#### Work instruction:
Reproduce every line of the data below word for word, omitting the pictures from your output.

====== Listed entries ======

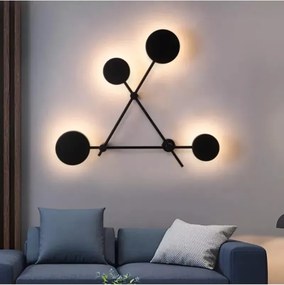 Stewehome Υπερμοντέρνο φωτιστικό LED τοίχου Μαύρο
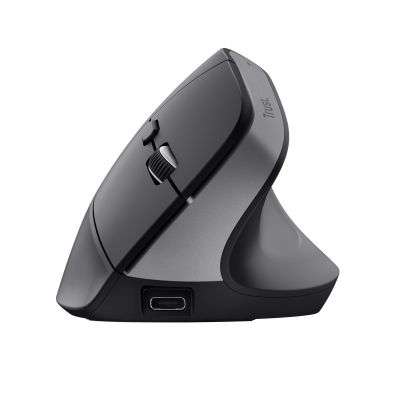 12. Trust BAYO+ ERGONOMIC WIRELESS Black mouse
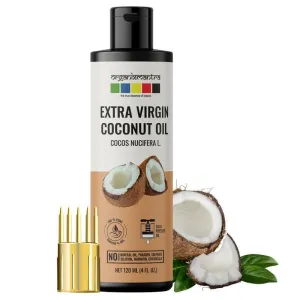 Organix Mantra Extra Virgin Coconut Oil for Hair, Body & Face Nourishment 100% Pure, Natural & Cold Pressed Organic Oil, 120ML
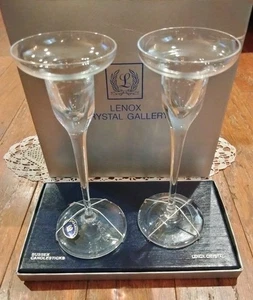 Neu im Originalkarton Vintage Lenox Crystal Gallery Sussex Kerzenständer - Bild 1 von 10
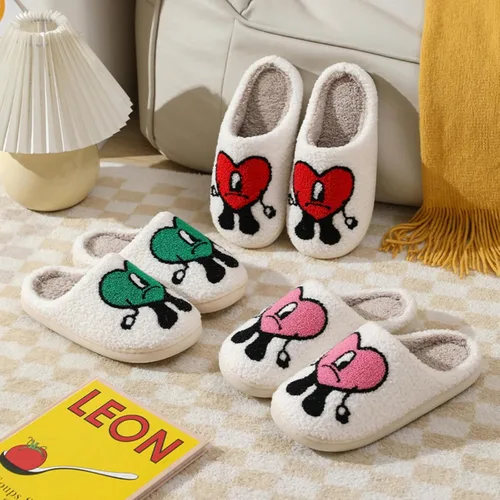 Miniatura 6 de LEZIRTOI Bad Cute Bunny Slippers For Women Men Couple Casual Shoes Cartoon Plush Indoor Outdoor Slipper Winter Love Pattern Slippers House Slippers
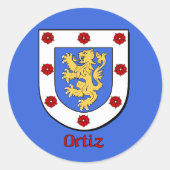 Ortiz Family Shield Stickers (Voorkant)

======

#### Task solution:
 Stewehome Υπερμοντέρνο φωτιστικό LED τοίχου Μαύρο
 12. Trust BAYO+ ERGONOMIC WIRELESS Black mouse
 Organix Mantra Extra Virgin Coconut Oil for Hair, Body & Face Nourishment 100% Pure, Natural & Cold Pressed Organic Oil, 120ML
 Neu im Originalkarton Vintage Lenox Crystal Gallery Sussex Kerzenständer - Bild 1 von 10
 Miniatura 6 de LEZIRTOI Bad Cute Bunny Slippers For Women Men Couple Casual Shoes Cartoon Plush Indoor Outdoor Slipper Winter Love Pattern Slippers House Slippers
 Ortiz Family Shield Stickers (Voorkant)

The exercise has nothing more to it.